**Work instructions**
1 - Copy the part of the interview about the Seattle Hub for Synthetic Biology that begins at the words "In the first" and stops after the words "and single-cell analysis.".
2 - Answer these questions from the interview about the Seattle Hub for Synthetic Biology:
(a) On what date was the launch of the hub announced?
(b) Who is the overall scientific director of Sea-Hub?
(c) According to the interview, what is the training data for ChatGPT?
3 - Can you write the next part of the interview about the Seattle Hub for Synthetic Biology, continuing after its last sentence?

**Excerpt to read**
▬▬▬▬▬▬▬▬▬▬
Dr. Cole Trapnell: 'One of the things we aspire to do is to build predictive models of how complex biological systems, like whole mouse embryos, will be behave.'
Editor’s Note: On December 7, 2023, UW Medicine, the Allen Institute, and the Chan Zuckerberg Initiative announced the launch of the Seattle Hub for Synthetic Biology. Among the UW Medicine researchers leading the project is Dr. Cole Trapnell, a member of BBI. Here are some of Trapnell’s initial observations about the project.
What is your role in the Seattle Hub for Synthetic Biology?
Sea-Hub has two main scientific initiatives. One centers on molecular recording technologies and using those technologies to understand areas of biological development and immunology. The second centers on using high throughput and large scale perturbation experiments, coupled with single-cell sequencing as a way of phenotyping and measuring what happens.
In the first initiative, we’re trying to understand how to install devices that allow us to record or even rewire how genomes work. And in the second, we are trying to perturb the genome and use single-cell molecular profiling to understand how the genome works, particularly in the context of development. As one of Sea-Hub’s scientific co-directors, I’ll be leading the second initiative. Dr. Marion Pepper is the other; Dr. Jay Shendure is the overall scientific director. My focus is the genetic perturbation and single-cell analysis.
How will artificial intelligence be used?
AI will play a central role. One of the things we aspire to do is to build predictive models of how complex biological systems, like whole mouse embryos, will behave. Then, we subject those embryos to systems with different kinds of perturbations. For example, introducing disease-causing mutations or environmental stresses, or with drugs. In the state of affairs right now, it’s hard to make forecasts of what biology is going to do.
There has been tremendous progress in machine learning over the past few years. AI systems are now able to make forecasts about things that were incredibly hard to do even a few years ago. But one thing is very clear: In order to work well, those AI systems need a mountain of training data. AI systems are taught how to make predictions by showing them examples. In something like ChatGPT, the training data is all publicly available text on the Internet. If you want to teach an AI system to make predictions about biology, you have to give it measurements of biological systems.
▬▬▬▬▬▬▬▬▬▬
**Provided material**

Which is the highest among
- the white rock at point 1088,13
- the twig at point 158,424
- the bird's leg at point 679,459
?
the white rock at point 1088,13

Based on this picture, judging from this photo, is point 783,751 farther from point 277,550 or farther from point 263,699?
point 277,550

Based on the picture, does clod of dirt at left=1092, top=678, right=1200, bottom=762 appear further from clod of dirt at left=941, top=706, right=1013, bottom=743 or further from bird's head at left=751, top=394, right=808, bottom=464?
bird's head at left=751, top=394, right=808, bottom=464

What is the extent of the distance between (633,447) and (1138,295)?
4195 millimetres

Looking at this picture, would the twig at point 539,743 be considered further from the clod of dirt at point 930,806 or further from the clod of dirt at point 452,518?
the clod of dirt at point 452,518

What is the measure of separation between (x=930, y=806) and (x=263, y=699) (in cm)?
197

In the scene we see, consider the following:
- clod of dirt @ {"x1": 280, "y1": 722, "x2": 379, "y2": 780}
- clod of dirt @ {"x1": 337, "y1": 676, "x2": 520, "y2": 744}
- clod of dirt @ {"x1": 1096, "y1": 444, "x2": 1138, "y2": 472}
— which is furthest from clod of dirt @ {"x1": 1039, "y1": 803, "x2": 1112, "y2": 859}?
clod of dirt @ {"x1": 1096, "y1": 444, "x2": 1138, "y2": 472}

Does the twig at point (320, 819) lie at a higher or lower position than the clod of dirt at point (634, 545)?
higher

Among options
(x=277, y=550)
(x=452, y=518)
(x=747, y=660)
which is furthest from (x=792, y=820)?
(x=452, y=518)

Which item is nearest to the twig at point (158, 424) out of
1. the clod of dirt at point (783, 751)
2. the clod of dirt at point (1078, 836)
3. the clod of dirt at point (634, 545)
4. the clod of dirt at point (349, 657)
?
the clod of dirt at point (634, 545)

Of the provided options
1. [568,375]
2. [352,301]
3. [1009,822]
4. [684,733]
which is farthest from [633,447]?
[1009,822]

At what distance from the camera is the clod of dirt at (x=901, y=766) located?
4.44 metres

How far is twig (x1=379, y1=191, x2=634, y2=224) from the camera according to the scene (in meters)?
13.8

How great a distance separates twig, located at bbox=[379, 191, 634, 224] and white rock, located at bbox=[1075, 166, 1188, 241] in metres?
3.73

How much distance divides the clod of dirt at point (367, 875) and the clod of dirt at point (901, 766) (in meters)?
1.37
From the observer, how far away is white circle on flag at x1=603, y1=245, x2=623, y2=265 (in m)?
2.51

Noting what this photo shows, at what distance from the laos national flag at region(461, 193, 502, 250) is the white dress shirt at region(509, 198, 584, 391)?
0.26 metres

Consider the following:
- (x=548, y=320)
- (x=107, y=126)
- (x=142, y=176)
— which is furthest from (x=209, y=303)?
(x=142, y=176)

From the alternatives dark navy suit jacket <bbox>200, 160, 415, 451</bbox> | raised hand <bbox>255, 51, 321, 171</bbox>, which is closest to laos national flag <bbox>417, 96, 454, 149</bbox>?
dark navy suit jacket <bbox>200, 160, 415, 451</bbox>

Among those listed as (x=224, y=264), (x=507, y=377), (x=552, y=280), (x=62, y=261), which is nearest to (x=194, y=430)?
▬▬▬▬▬▬▬▬▬▬
**Responses**
1 -
In the first initiative, we’re trying to understand how to install devices that allow us to record or even rewire how genomes work. And in the second, we are trying to perturb the genome and use single-cell molecular profiling to understand how the genome works, particularly in the context of development. As one of Sea-Hub’s scientific co-directors, I’ll be leading the second initiative. Dr. Marion Pepper is the other; Dr. Jay Shendure is the overall scientific director. My focus is the genetic perturbation and single-cell analysis.

2 -
(a) December 7, 2023
(b) Dr. Jay Shendure
(c) All publicly available text on the Internet

3 -
You have to say to the AI, “When I messed with this gene, this happened, and I messed with this other gene, this happened. OK, now you know how that works. So, what happens when I mess with this third gene that you’ve never seen before.” We are going to be generating a mountain of data from experiments in the lab and then feeding that data into systems that we can use to make forecasts on what the embryo is going to do. We’re also going to be doing these experiments in multiple animal models and human stem-cell systems, and we plan to train AI systems to make predictions about human biology based on animal data. That will give us a better understanding of human mutations and diseases that are very difficult to study in the lab.
This is an extraordinary scientific undertaking – building new technologies to record the history of cells over time. Can this be accomplished in only five years?
When I very first started my lab, about 10 years ago, we were at the outset of another daunting technical challenge: measuring what goes on inside all the different kinds of cells from the human body, or from animals used in disease research, like zebrafish.
At that time, we could sequence a handful of individual cells, say a few hundred, for thousands of dollars. And we could only do it in cells that we grew in dishes, or that were from very particular samples. Five years later, in 2019, Jay’s lab and mine – together with our collaborators – sequenced millions of cells from whole mouse embryos at a similar cost. So, in five years, the size and scale of single-cell experiments that were possible for a given budget went up exponentially. And the technology continues to become even more powerful. We can now sequence millions of cells from thousands of specimens in just one experiment. This is the kind of scale that will unlock AI and other advanced analysis tools to really understand how our genomes are wired.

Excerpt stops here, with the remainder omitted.